Keynote speaker Pam Muñoz Ryan closed out the day’s events with a moving and lyrical speech about her career as an author and the significant role of children’s literature in her life both professionally and personally. She described her upbringing in a blue-collar family in Bakersfield, Calif. Early on, her half-Mexican heritage awakened in her a love for ghost stories and mystery, while Catholicism taught her to believe in the saints. Born on Christmas Day, she believed that she could talk to both spirits and animals. Stories held tremendous sway over her as a child: “I suspended disbelief... I was the character. I believed the story was about me,” she said.
Her early exposure to books, however, came about through a desire to eat the candy she acquired from Green Frog Market in Bakersfield, without having to share it with her siblings. The library was the perfect place to hide out and eat sweets after school; a side benefit is that these visits led her to become a voracious reader. Muñoz Ryan spoke about her early career as a teacher; about motherhood; and how the inescapable urge to write overtook her when she least expected it to. As a young mother and teacher, “I felt that there was something yet to be discovered about myself,” she explained. Writing gave her the license to “be something, somebody I’d never been before,” she said. She listened to her instincts, and went on to create books that include Esperanza Rising, When Marian Sang, the Tony Baloney books, and Echo.

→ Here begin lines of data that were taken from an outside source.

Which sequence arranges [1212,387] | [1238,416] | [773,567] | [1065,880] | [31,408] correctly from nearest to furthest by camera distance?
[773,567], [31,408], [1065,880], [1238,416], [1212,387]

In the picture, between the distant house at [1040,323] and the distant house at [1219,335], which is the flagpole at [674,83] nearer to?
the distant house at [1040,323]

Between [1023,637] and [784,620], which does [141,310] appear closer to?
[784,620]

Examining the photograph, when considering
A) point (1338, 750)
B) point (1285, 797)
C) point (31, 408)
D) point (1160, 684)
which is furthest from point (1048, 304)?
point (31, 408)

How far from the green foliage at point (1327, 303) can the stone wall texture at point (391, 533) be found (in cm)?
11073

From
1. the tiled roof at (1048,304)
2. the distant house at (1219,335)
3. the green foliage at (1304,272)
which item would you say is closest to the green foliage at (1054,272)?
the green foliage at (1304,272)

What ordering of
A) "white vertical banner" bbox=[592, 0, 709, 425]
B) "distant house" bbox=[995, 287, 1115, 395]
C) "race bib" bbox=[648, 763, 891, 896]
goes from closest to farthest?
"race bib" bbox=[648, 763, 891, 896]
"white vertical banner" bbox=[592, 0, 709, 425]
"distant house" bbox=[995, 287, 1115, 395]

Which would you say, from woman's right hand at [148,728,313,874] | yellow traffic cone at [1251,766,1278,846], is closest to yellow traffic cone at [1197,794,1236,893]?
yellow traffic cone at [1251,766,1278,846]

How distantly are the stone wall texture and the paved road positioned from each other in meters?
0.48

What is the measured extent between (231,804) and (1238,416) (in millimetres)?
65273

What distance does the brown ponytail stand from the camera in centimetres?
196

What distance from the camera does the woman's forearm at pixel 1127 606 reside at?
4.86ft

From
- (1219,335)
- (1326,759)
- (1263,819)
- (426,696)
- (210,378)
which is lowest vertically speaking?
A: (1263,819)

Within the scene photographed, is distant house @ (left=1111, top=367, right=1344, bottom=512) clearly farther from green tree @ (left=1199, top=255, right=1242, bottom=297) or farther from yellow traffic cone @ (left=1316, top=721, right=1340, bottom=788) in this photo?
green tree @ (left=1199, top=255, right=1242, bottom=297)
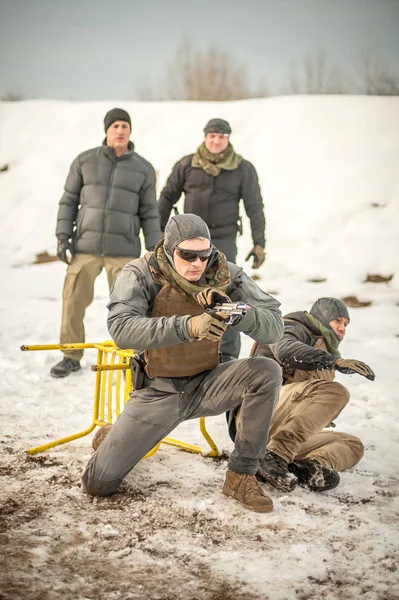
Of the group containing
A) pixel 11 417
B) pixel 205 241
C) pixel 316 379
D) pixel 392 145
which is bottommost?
pixel 11 417

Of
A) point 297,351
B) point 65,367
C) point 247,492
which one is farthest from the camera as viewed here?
point 65,367

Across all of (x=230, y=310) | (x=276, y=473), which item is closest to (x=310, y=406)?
(x=276, y=473)

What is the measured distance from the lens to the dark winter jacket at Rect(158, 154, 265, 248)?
5801 mm

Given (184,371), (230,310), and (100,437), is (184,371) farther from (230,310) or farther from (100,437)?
(100,437)

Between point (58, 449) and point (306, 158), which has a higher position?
point (306, 158)

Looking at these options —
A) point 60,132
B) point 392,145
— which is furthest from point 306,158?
point 60,132

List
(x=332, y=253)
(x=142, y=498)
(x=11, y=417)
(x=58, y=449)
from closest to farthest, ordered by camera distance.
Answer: (x=142, y=498)
(x=58, y=449)
(x=11, y=417)
(x=332, y=253)

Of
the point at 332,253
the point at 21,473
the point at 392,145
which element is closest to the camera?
the point at 21,473

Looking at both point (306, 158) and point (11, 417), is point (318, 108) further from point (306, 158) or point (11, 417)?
point (11, 417)

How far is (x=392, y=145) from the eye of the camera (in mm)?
12062

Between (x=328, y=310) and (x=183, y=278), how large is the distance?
1.32 meters

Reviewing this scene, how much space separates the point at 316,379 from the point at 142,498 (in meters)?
1.28

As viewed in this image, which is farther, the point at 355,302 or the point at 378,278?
the point at 378,278

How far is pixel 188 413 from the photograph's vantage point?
3.40 m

Her books have been loved and embraced, as well as challenged. She noted how a watchdog group tried to ban Esperanza Rising, calling both her book and Rita Williams Garcia’s One Crazy Summer “contentious, unacceptable, and dangerous,” and about how there is “a part of me that wants to be a little bit dangerous.” She discussed how she has listened to her instincts when it comes to certain books, even if it meant taking chances. For example, for her book The Dreamer, about Pablo Neruda, she pushed to have the book written in green ink – as Neruda used to write his own poetry. She also talked about “failure... all the times I start over,” and how “in our hyped world of instant gratification,” that “fame and success isn’t instantaneous,” but truly comes down to hard work.
Speaking directly to the readers, writers, illustrators, and educators in the audience, she asked them where they might be “if you hadn’t been fortunate enough to fail and start over?” And in closing, she gave encouraging words to the audience, urging them to go forward with conviction, enterprise, and wide-eyed anticipation: “What is left to discover about you?” she said.